The excavations at Serabit and the non-Egyptian character of the ancient hill sanctuary supplied new material for reflection.
Lina Eckenstein, A History of Sinai, 1921
Romanus François Butin of Catholic University of America published articles in the Harvard Theological Review based on the 1927 Harvard Mission to Serabit and the 1930 Harvard-Catholic University Joint Expedition. His article "The Serabit Inscriptions: II. The Decipherment and Significance of the Inscriptions" provides an early detailed study of the inscriptions and some dozen black and white photographs, hand-drawings and analysis of the previously published inscriptions, #346, 349, 350–354, and three new inscriptions, #355–368. At that time, #355 was still in situ at Serabit but had not been photographed by the previous Harvard Mission.
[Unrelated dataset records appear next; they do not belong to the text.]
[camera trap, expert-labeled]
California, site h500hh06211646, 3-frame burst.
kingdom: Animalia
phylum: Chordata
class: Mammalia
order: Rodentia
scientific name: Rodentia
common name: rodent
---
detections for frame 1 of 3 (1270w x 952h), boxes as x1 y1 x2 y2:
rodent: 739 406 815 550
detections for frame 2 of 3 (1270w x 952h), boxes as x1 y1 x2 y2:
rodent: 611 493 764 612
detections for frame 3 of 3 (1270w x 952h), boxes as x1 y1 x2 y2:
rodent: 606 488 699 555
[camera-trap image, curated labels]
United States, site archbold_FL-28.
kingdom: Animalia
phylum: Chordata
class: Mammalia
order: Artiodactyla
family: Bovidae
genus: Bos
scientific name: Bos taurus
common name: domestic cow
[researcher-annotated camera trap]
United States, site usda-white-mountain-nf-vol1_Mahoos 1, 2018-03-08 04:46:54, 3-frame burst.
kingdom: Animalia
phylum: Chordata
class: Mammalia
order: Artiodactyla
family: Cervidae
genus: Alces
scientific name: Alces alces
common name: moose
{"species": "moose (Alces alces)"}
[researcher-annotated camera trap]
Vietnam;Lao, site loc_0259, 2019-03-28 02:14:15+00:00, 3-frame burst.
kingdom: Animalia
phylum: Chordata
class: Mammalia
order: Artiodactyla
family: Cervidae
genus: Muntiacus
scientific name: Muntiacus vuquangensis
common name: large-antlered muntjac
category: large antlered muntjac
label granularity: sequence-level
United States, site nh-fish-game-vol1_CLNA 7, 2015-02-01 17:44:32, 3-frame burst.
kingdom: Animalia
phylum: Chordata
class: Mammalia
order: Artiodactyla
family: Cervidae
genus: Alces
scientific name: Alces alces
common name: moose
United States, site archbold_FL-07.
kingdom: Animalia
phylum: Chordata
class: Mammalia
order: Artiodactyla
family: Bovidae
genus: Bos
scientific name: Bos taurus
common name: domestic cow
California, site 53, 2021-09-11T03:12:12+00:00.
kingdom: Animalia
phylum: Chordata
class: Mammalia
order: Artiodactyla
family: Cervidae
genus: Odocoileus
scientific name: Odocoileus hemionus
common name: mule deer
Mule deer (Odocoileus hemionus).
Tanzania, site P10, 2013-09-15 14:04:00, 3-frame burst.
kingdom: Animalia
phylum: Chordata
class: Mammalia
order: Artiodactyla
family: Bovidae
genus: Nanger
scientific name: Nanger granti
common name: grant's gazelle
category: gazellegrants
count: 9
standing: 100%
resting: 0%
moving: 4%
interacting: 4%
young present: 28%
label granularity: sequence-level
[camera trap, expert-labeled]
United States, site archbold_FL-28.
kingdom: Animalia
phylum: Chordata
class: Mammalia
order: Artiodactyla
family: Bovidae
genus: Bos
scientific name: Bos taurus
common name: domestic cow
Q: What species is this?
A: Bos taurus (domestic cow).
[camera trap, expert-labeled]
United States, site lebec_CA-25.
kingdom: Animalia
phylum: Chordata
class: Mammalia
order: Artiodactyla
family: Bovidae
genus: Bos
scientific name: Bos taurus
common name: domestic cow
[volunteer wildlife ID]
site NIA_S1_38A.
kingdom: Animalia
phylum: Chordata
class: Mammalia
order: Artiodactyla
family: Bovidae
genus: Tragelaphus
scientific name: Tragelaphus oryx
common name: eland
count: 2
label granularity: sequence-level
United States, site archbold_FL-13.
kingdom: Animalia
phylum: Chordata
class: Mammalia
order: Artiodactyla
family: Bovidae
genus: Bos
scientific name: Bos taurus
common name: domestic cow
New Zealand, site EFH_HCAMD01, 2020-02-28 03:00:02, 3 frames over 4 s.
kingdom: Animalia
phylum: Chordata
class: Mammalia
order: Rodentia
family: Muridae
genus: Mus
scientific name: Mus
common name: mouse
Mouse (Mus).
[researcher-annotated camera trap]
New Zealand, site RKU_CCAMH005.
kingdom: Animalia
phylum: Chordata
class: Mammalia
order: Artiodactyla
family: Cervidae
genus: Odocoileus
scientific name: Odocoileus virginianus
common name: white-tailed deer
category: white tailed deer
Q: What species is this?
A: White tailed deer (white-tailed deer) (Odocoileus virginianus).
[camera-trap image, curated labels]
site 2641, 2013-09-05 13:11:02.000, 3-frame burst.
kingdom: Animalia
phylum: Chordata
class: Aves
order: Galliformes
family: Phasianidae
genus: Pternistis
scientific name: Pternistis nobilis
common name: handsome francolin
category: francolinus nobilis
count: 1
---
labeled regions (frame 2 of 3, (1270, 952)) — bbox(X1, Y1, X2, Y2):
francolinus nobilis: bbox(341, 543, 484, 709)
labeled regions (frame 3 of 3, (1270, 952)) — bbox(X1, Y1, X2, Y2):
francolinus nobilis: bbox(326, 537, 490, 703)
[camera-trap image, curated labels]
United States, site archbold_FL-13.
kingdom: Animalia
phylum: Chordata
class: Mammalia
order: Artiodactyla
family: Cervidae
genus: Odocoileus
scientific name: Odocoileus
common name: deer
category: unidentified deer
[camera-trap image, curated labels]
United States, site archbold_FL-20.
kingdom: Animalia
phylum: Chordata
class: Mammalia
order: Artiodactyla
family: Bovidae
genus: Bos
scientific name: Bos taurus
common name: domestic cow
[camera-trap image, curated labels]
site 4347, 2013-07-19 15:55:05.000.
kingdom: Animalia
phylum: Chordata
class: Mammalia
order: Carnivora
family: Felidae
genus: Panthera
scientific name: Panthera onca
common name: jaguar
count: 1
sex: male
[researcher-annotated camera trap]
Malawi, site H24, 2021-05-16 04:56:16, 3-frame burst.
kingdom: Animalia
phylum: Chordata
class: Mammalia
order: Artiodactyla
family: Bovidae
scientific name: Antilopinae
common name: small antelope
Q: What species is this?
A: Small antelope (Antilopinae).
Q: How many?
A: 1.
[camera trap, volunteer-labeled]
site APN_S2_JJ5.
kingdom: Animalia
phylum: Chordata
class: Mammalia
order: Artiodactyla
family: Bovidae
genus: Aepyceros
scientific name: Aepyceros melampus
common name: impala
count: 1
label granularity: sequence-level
In 1932, he wrote:
The present article was begun with the limited purpose of making known the new inscriptions discovered by the Harvard-Catholic University Joint Expedition to Serabit in the spring of 1930. In the course of this study, I perceived that some signs doubtful in the inscriptions already published were made clear by the new slabs, and I decided to go over the entire field again.[1]
Table of inscriptions
All the inscriptions published between 1916 and 1936 were given identification numbers following those of Gardiner's initial 1916 publication. Gardiner's numbers 1–344 were objects from Sinai with unrelated Egyptian inscriptions, so the Proto-Sinaitic inscriptions numbering began at 345. Future scholars continued this numbering scheme for ease of reference.